Dunn’s body mic caught a conversation between the two after the crash. He asked her, “why didn’t you stop?”
“Because I didn’t feel it was safe,” she responded. Dunn said, “Well, this is where you ended up.”
Harper, according to Norwood, was charged for fleeing. She filed a lawsuit in May against the Arkansas State Police for using negligent and excessive force.
Dunn, according to the body mic, can be heard saying: “no we don’t anticipate vehicles rolling over nor do we want that to happen. All you had to do was slow down and stop.”
“I did slow down, I turned on my hazards, I thought I was doing the right thing,” she responded.
State Police Director Col.

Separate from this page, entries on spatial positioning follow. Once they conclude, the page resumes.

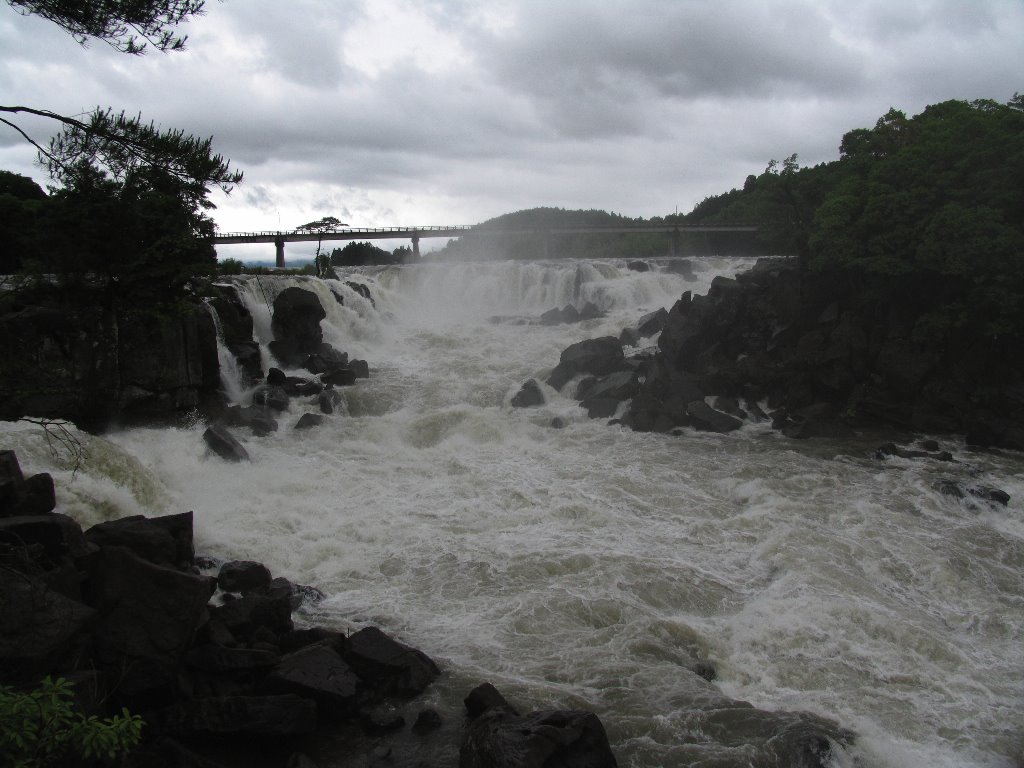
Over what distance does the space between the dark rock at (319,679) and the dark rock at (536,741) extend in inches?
71.3

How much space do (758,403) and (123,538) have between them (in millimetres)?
21198

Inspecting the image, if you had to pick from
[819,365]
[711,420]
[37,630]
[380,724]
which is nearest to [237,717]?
[380,724]

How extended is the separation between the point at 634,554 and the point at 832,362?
15.5 metres

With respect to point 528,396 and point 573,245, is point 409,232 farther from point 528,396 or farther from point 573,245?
point 528,396

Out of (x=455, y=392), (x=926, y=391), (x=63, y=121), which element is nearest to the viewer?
(x=63, y=121)

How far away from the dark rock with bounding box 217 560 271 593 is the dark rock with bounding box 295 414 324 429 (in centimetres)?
982

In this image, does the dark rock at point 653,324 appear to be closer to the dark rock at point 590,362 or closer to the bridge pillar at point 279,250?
the dark rock at point 590,362

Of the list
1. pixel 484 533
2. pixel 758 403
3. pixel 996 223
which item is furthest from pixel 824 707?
pixel 996 223

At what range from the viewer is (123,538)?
430 inches

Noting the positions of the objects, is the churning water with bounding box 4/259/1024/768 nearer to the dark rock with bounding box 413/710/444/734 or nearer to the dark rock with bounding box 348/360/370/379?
the dark rock with bounding box 413/710/444/734

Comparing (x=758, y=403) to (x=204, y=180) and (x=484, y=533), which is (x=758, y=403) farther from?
(x=204, y=180)

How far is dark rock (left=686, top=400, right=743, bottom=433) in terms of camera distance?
78.0 feet

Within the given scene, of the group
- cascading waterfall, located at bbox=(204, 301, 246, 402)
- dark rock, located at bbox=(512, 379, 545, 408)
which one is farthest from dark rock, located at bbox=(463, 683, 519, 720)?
cascading waterfall, located at bbox=(204, 301, 246, 402)

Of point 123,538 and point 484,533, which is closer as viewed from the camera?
point 123,538
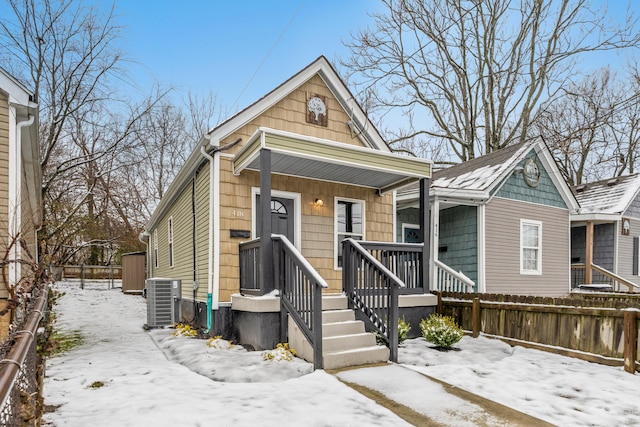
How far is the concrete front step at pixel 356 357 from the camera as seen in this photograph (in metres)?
5.10

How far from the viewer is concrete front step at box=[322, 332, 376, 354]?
5312 mm

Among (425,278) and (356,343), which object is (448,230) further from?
(356,343)

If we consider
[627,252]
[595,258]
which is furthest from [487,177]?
[627,252]

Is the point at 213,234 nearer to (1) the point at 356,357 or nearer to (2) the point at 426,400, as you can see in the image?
(1) the point at 356,357

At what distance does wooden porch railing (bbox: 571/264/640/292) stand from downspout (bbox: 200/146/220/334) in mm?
12632

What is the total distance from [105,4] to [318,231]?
12767mm

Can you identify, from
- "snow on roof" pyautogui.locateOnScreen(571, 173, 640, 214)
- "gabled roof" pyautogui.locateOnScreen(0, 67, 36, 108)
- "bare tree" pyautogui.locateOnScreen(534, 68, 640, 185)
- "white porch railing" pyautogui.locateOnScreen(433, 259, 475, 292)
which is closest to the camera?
"gabled roof" pyautogui.locateOnScreen(0, 67, 36, 108)

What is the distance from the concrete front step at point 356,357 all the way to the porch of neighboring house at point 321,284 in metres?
0.01

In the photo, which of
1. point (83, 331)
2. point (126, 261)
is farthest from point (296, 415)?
point (126, 261)

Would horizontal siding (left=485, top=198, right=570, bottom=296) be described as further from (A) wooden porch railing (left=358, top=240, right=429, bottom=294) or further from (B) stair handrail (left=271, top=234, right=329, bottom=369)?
(B) stair handrail (left=271, top=234, right=329, bottom=369)

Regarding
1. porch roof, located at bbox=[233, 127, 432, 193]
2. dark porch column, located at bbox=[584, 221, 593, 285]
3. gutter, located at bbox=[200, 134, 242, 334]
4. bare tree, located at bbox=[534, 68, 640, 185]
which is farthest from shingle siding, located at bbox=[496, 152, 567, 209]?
bare tree, located at bbox=[534, 68, 640, 185]

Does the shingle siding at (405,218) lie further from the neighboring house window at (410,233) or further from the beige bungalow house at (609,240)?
the beige bungalow house at (609,240)

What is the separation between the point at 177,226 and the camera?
10578 mm

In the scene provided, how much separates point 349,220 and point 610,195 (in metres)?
12.3
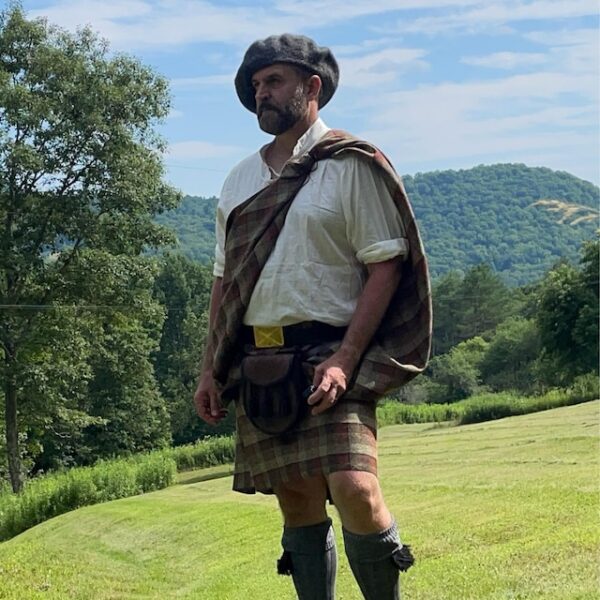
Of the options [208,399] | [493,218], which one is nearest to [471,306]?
[208,399]

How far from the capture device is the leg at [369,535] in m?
2.32

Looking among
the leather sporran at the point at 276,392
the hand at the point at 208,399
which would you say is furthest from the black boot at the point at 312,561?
the hand at the point at 208,399

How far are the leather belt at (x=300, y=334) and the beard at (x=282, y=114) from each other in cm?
56

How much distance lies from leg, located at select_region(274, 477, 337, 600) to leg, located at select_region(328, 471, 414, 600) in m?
0.21

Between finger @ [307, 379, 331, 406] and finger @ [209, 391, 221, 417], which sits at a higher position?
finger @ [307, 379, 331, 406]

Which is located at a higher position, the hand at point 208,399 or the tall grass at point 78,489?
the hand at point 208,399

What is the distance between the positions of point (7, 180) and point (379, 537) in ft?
75.2

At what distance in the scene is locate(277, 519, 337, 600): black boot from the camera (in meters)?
2.58

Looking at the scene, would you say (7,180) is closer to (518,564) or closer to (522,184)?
(518,564)

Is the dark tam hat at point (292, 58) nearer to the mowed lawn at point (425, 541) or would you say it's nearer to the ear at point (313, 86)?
the ear at point (313, 86)

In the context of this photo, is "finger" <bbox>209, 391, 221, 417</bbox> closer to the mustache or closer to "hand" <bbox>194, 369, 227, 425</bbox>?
"hand" <bbox>194, 369, 227, 425</bbox>

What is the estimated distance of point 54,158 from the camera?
23.2 metres

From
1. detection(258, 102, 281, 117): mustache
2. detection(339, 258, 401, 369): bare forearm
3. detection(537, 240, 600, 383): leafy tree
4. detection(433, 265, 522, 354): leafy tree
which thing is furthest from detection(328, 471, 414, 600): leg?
detection(433, 265, 522, 354): leafy tree

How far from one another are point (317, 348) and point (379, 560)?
0.57m
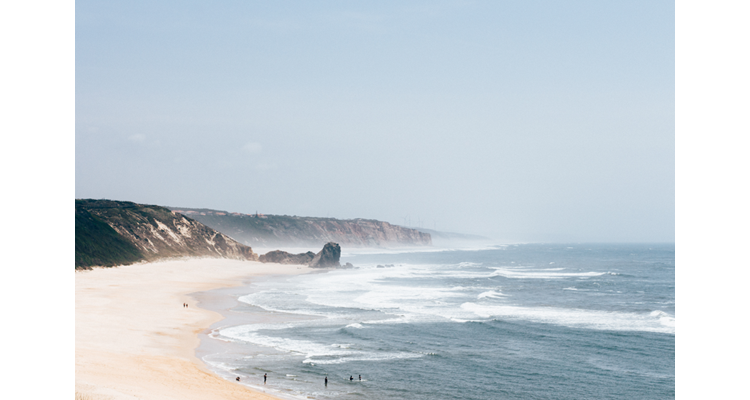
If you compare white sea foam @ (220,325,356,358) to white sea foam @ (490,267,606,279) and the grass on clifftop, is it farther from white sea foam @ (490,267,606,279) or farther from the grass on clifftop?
white sea foam @ (490,267,606,279)

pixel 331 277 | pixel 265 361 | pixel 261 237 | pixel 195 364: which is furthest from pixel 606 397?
pixel 261 237

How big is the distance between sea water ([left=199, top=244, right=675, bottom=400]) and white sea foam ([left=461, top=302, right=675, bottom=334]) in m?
0.09

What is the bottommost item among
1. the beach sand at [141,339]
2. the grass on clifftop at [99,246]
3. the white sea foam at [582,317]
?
the white sea foam at [582,317]

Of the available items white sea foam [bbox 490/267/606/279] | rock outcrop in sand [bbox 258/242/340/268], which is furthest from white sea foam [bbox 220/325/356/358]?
rock outcrop in sand [bbox 258/242/340/268]

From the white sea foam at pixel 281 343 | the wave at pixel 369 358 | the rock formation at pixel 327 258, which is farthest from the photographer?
the rock formation at pixel 327 258

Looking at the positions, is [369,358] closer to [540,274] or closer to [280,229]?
[540,274]

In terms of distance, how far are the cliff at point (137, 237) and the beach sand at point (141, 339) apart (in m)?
5.86

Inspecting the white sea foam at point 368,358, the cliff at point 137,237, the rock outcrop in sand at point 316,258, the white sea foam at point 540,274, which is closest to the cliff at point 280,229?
the rock outcrop in sand at point 316,258

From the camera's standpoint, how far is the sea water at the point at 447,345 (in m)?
21.3

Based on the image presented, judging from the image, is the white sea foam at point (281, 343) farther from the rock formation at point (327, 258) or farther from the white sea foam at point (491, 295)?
the rock formation at point (327, 258)
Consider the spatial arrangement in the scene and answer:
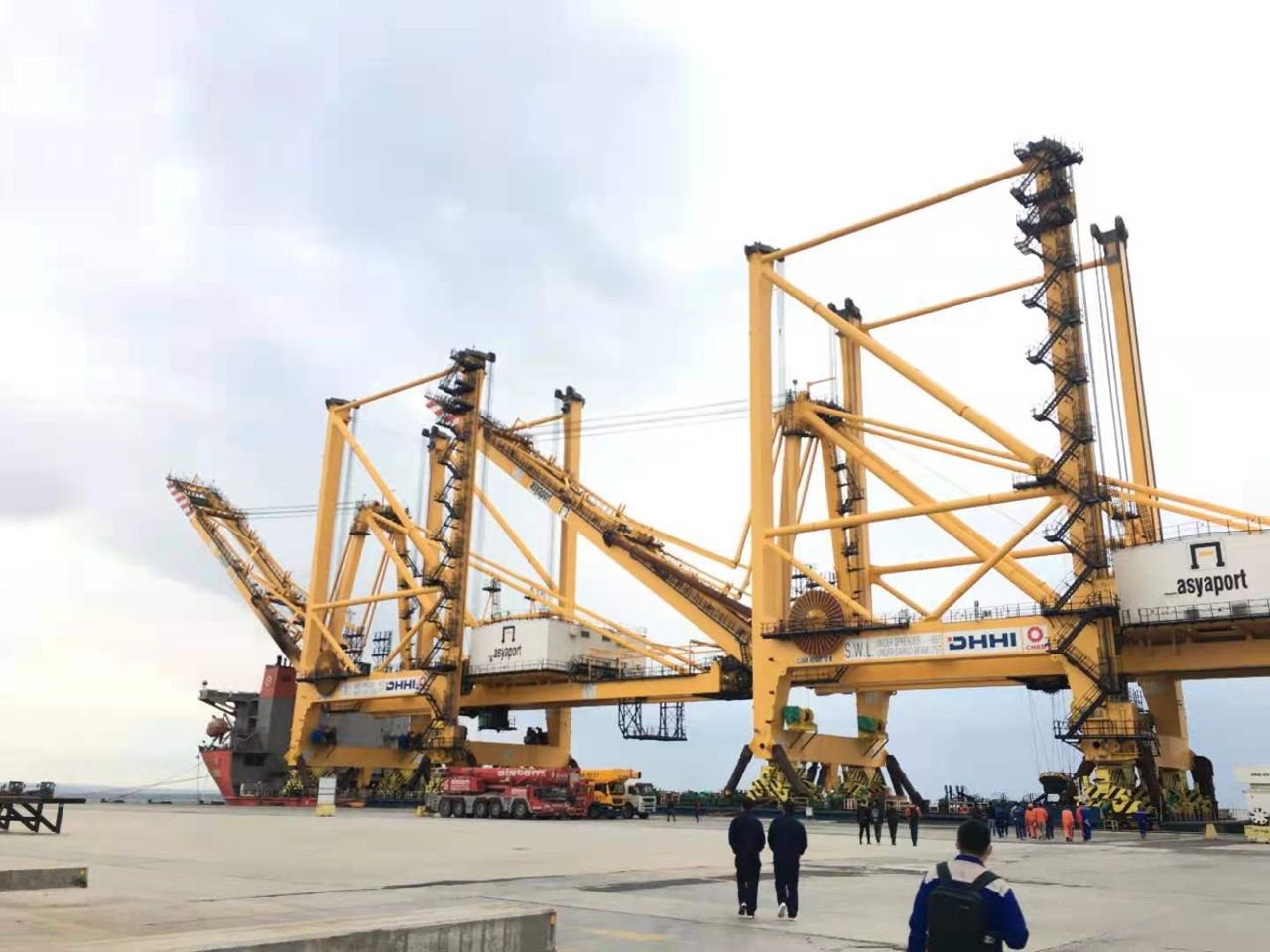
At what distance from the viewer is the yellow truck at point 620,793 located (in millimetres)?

Bill Bryant sent Fox16 a statement indicating that over the last five years, they have seen over 50 percent of an increase in drivers refusing to stop when being pulled over, which results in the use of PIT maneuvers, like the one used on Harper.
“In every case a state trooper has used a PIT maneuver, the fleeing driver could have chosen to end the pursuit by doing what all law-abiding citizens do every day when a police officer turns on the blue lights—they pull over and stop,” read the statement.
Harper and her lawyer, Norwood, are hoping the lawsuit will effectively change some policies and create boundaries around when it is appropriate to use PIT maneuvers.
Harper expressed to Fox16 her fear during the incident, as she thought she was going to lose her baby. “What if I had kids in the car?” she asked. “He wouldn’t have known. Did that matter? What was going through his head? What made him think this was okay?”
Norwood told Newsweek, “I’m upset that I have to represent Miss Harper in this case. But I’m doing it so that I don’t have to represent someone else for the same reason a year from now.”